** Start of Document extract **

The Case For Lecce
Among all the places we visited on this recent trip, Lecce stood out as one place that surprised us. Even though it is the second-largest city in Puglia, Lecce is still underappreciated by American visitors. Situated in the hell of the Italian Peninsula (a historical region of Salento), the city is far from the well-trodden Amalfi coast. Even in Rick Steve’s “Best of South Italy in 13 Days Tour”, the tour only gets as far south as Matera and Alberobello. I wonder whether there was any debate about including Lecce in that itinerary. Perhaps they might develop a Puglia-only tour program in the future. So, I want to use this blog post to make my case for Lecce.
I admit that I did not know or even hear of Lecce until I watched a television program called Alex Polizzi's Secret Italy. The British hotelier and TV personality is of Italian ancestry and considers Italy her second home. Since there aren’t that many television programs devoted to Puglia, this episode is a handy guide for planning our own itinerary. Among all the towns she traveled to in the hour-long program, Lecce caught our eyes. While Polizzi described the cave town of Matera as a treasure of Itlay, she called Lecce the “jewel in Puglia’s crown.” That is high praise for a city that few of us ever heard of.

** End of Document extract **
** Start of Given entries **

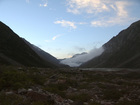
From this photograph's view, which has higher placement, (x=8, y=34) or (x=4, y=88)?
(x=8, y=34)

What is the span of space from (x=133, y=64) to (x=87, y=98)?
561 feet

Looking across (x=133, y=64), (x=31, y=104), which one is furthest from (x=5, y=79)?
(x=133, y=64)

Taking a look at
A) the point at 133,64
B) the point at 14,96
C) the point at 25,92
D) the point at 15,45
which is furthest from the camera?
the point at 133,64

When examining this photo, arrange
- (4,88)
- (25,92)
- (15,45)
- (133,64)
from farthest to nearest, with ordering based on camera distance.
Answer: (133,64), (15,45), (4,88), (25,92)

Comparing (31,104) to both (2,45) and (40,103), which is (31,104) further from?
(2,45)

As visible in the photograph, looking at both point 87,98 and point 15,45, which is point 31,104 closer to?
point 87,98

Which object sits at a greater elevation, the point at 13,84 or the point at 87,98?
the point at 13,84

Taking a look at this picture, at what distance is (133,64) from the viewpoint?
566 ft

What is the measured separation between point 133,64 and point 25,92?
577ft

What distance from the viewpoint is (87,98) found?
1488cm

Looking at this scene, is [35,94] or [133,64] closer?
[35,94]

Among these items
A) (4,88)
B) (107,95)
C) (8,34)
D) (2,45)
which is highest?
(8,34)

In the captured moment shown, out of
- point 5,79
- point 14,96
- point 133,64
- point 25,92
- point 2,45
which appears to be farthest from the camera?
point 133,64

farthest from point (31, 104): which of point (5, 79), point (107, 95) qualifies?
point (107, 95)
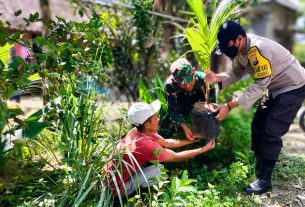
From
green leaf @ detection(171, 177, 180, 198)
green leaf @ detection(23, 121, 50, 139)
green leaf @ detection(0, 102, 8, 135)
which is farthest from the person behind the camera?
green leaf @ detection(171, 177, 180, 198)

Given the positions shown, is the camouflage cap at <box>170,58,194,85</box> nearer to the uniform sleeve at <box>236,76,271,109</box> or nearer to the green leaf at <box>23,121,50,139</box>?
the uniform sleeve at <box>236,76,271,109</box>

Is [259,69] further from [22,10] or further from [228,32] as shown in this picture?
[22,10]

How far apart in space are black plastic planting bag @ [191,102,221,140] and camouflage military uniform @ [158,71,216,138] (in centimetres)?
23

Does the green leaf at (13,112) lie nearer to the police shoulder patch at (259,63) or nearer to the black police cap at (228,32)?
the black police cap at (228,32)

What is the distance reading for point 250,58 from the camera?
10.8ft

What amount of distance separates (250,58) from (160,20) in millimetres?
2602

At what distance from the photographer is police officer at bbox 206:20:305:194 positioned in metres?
3.27

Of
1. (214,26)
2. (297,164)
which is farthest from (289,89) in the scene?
(297,164)

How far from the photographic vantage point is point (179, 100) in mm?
3865

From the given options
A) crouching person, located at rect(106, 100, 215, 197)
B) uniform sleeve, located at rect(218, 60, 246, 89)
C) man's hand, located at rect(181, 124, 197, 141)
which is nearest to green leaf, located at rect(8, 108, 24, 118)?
crouching person, located at rect(106, 100, 215, 197)

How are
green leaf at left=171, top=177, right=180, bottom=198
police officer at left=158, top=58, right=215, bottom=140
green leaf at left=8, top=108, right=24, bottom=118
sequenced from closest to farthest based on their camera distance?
green leaf at left=8, top=108, right=24, bottom=118
green leaf at left=171, top=177, right=180, bottom=198
police officer at left=158, top=58, right=215, bottom=140

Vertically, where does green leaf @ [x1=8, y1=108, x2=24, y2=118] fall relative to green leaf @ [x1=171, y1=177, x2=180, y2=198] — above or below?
above

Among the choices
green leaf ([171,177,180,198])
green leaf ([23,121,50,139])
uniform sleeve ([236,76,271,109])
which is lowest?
green leaf ([171,177,180,198])

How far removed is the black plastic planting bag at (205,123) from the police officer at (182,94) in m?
0.22
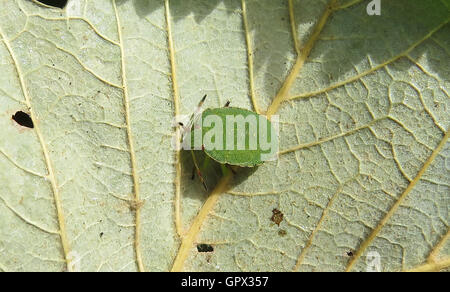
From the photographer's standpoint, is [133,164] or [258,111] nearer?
[133,164]

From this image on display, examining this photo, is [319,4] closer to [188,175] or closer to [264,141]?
[264,141]

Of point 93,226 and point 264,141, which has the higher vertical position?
point 264,141

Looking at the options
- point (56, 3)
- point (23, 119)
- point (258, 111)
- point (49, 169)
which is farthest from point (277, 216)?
point (56, 3)

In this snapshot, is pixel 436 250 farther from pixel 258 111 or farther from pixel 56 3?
pixel 56 3

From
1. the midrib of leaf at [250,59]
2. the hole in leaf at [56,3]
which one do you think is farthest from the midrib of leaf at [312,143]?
the hole in leaf at [56,3]
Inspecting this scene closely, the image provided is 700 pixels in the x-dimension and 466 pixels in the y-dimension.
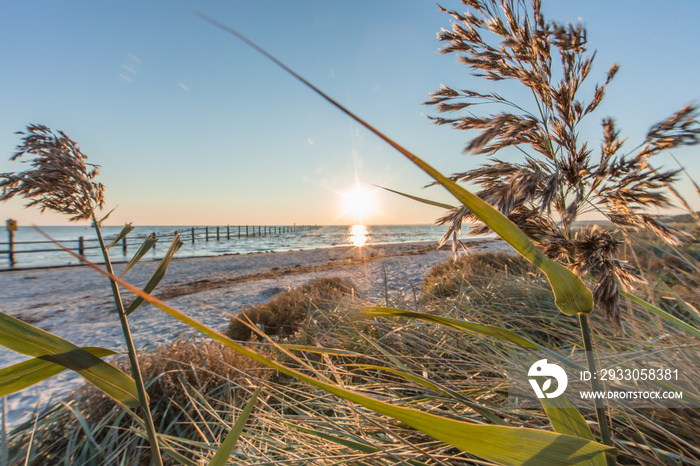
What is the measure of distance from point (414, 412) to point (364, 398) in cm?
7

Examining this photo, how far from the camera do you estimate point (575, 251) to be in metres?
0.81

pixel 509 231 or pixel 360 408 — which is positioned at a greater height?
pixel 509 231

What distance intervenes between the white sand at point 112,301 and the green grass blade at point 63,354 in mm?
1734

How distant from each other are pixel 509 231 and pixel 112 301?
35.8 feet

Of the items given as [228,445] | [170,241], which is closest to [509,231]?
[228,445]

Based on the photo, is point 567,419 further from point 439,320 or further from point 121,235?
point 121,235

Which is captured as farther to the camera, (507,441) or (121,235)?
(121,235)

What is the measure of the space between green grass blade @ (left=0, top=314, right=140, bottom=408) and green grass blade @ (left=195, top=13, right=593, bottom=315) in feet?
1.88

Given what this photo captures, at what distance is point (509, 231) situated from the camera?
51 centimetres

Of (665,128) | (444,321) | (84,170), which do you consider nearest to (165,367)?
(84,170)

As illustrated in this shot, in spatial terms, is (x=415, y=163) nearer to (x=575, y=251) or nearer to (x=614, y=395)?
(x=575, y=251)
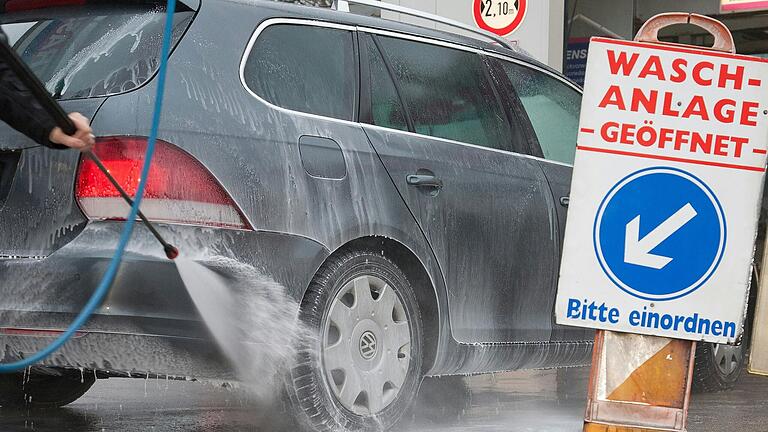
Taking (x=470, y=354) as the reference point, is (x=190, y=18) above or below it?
above

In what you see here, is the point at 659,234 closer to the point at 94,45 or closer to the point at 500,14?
the point at 94,45

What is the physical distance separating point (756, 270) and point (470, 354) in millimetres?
3035

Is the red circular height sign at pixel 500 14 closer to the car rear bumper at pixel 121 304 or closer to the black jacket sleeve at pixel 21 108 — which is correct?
the car rear bumper at pixel 121 304

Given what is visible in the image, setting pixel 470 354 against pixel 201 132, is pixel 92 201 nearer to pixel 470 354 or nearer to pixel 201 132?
pixel 201 132

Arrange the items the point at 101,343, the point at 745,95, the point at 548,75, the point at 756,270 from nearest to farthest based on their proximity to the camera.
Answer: the point at 745,95
the point at 101,343
the point at 548,75
the point at 756,270

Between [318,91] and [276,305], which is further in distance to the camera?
[318,91]

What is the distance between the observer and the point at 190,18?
4512 mm

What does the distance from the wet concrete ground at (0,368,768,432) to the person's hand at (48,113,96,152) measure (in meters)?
1.28

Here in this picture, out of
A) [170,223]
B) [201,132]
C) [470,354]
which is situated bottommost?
[470,354]

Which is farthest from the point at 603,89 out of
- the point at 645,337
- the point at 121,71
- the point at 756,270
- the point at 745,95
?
the point at 756,270

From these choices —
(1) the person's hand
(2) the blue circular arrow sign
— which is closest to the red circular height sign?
(2) the blue circular arrow sign

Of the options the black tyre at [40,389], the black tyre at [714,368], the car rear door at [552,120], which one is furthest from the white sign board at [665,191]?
the black tyre at [714,368]

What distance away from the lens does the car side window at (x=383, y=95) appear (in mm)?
5102

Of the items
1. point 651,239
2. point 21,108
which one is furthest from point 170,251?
point 651,239
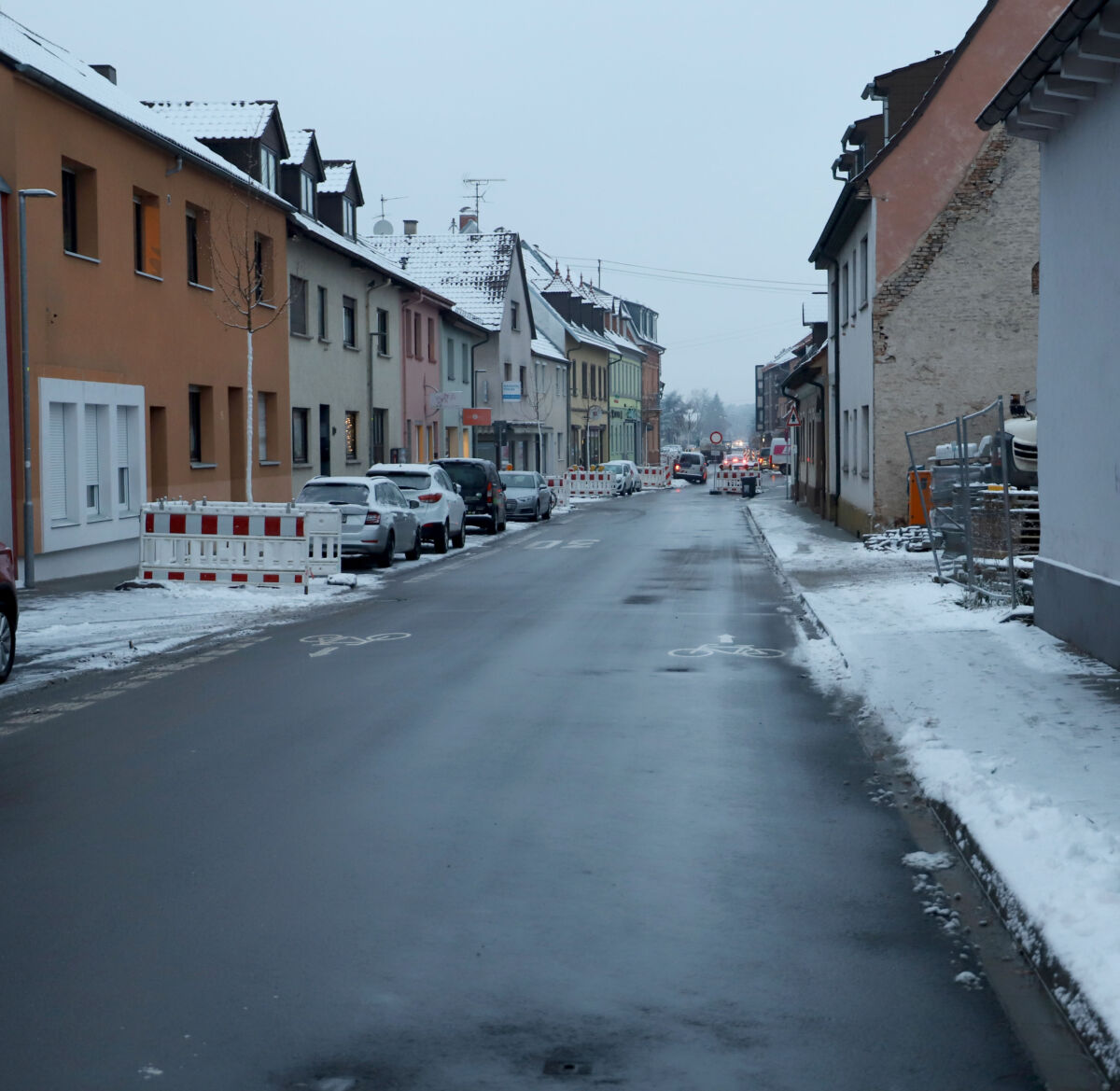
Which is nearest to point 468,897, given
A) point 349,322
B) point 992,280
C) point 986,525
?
point 986,525

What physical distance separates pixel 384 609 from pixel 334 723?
24.7 ft

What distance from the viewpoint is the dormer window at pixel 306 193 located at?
34597 millimetres

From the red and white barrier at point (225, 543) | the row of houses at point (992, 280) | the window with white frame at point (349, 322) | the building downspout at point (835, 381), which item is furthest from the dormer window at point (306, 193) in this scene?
the red and white barrier at point (225, 543)

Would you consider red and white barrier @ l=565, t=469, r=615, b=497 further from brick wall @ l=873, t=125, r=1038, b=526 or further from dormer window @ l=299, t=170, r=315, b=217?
brick wall @ l=873, t=125, r=1038, b=526

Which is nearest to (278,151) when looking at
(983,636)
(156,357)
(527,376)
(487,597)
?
(156,357)

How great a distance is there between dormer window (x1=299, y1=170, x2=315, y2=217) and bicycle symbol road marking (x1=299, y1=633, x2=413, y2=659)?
22311mm

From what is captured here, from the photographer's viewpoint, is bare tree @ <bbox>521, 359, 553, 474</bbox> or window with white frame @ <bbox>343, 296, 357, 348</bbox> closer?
window with white frame @ <bbox>343, 296, 357, 348</bbox>

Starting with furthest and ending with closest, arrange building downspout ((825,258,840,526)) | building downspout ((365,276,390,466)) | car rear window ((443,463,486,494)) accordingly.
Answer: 1. building downspout ((365,276,390,466))
2. building downspout ((825,258,840,526))
3. car rear window ((443,463,486,494))

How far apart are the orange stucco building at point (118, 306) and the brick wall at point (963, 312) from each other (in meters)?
11.3

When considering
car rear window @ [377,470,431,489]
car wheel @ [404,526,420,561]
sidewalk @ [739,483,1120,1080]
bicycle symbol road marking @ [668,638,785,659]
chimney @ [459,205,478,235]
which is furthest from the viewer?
chimney @ [459,205,478,235]

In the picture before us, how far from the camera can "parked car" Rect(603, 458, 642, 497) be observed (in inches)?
2447

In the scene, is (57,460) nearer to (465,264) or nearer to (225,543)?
(225,543)

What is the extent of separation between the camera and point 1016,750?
25.1 ft

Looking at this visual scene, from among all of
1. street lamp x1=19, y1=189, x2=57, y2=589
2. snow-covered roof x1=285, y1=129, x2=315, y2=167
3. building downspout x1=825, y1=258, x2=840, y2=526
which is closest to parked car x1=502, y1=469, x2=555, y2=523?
building downspout x1=825, y1=258, x2=840, y2=526
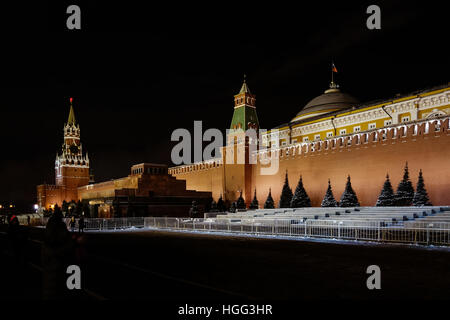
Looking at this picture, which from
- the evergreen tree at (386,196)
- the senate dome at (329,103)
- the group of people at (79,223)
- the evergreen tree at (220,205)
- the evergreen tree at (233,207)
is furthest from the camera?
the senate dome at (329,103)

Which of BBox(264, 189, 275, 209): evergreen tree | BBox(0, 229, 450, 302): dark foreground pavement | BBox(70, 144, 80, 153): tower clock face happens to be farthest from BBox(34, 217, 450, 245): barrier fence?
BBox(70, 144, 80, 153): tower clock face

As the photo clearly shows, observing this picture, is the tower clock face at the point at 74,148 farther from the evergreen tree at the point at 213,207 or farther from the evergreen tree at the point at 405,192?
the evergreen tree at the point at 405,192

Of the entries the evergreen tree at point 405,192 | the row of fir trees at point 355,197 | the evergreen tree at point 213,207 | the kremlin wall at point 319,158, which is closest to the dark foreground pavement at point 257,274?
the row of fir trees at point 355,197

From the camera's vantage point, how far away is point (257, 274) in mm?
6254

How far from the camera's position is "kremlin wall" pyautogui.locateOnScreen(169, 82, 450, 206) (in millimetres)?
17766

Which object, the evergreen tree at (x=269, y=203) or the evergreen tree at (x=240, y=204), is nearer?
the evergreen tree at (x=269, y=203)

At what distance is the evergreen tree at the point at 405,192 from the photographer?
1706cm

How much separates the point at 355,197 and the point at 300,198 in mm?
3617

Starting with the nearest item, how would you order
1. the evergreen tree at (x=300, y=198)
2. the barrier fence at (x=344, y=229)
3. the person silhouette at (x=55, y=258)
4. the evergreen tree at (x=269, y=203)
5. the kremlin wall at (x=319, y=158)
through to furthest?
1. the person silhouette at (x=55, y=258)
2. the barrier fence at (x=344, y=229)
3. the kremlin wall at (x=319, y=158)
4. the evergreen tree at (x=300, y=198)
5. the evergreen tree at (x=269, y=203)

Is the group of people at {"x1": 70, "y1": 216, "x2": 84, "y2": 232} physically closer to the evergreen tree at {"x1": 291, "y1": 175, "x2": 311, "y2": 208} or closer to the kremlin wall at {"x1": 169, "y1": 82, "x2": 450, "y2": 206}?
the evergreen tree at {"x1": 291, "y1": 175, "x2": 311, "y2": 208}

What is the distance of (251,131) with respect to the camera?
30.6 metres
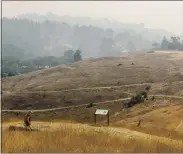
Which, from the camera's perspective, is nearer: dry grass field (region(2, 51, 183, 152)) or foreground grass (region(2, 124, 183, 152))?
foreground grass (region(2, 124, 183, 152))

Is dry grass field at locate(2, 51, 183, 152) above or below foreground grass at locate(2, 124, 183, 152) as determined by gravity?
below

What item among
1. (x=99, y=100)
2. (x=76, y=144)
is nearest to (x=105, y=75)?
(x=99, y=100)

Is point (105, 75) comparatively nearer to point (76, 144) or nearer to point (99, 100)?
point (99, 100)

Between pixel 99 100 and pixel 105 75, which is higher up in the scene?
pixel 105 75

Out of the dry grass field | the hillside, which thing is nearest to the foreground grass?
the dry grass field

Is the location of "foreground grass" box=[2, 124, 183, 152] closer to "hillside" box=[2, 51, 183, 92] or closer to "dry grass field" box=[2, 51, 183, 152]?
"dry grass field" box=[2, 51, 183, 152]

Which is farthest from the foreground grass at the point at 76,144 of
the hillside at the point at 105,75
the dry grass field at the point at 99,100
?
the hillside at the point at 105,75

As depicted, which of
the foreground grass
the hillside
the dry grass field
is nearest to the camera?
the foreground grass

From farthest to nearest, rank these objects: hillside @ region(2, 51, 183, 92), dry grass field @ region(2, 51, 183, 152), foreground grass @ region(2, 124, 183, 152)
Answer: hillside @ region(2, 51, 183, 92), dry grass field @ region(2, 51, 183, 152), foreground grass @ region(2, 124, 183, 152)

** End of Given entries **

## Task requirements
**A)** Reproduce the Lecce blog post from "The Case For" up to and including "case for Lecce.".
**B)** Name every town or city mentioned in the Lecce blog post.
These lines have nothing to do with the Lecce blog post.

## Response list
**A)**
The Case For Lecce
Among all the places we visited on this recent trip, Lecce stood out as one place that surprised us. Even though it is the second-largest city in Puglia, Lecce is still underappreciated by American visitors. Situated in the hell of the Italian Peninsula (a historical region of Salento), the city is far from the well-trodden Amalfi coast. Even in Rick Steve’s “Best of South Italy in 13 Days Tour”, the tour only gets as far south as Matera and Alberobello. I wonder whether there was any debate about including Lecce in that itinerary. Perhaps they might develop a Puglia-only tour program in the future. So, I want to use this blog post to make my case for Lecce.

**B)** Lecce, Matera, Alberobello